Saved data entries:

= Beginning of Section =

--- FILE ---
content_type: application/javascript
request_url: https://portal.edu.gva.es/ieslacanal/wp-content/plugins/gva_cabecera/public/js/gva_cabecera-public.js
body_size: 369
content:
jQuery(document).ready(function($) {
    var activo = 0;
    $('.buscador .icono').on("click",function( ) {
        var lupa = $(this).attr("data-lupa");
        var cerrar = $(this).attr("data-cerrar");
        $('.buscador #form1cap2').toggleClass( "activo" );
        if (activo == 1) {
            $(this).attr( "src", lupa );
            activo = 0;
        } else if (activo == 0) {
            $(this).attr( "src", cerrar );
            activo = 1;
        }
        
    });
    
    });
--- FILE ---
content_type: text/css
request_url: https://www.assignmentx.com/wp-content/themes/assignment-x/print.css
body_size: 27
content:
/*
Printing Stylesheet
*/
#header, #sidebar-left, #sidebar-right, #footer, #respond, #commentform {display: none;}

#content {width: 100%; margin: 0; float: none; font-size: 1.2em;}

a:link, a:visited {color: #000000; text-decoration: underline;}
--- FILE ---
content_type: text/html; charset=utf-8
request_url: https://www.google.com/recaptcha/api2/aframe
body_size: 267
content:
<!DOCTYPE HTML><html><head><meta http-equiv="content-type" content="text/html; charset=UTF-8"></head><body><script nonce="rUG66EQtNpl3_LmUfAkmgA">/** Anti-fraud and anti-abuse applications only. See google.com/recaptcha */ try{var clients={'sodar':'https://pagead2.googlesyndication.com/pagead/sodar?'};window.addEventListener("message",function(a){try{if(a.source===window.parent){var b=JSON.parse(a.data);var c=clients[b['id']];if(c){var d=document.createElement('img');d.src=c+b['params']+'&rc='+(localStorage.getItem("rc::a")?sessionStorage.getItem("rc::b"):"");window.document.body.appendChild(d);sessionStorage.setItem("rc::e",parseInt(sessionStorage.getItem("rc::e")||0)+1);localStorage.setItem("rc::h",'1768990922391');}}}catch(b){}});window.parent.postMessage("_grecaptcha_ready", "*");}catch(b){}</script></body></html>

= End of Section =

_Exercise brief_
Examine the records and report how many lines contain the string "activo". Only the number should be given.

_Task output_
6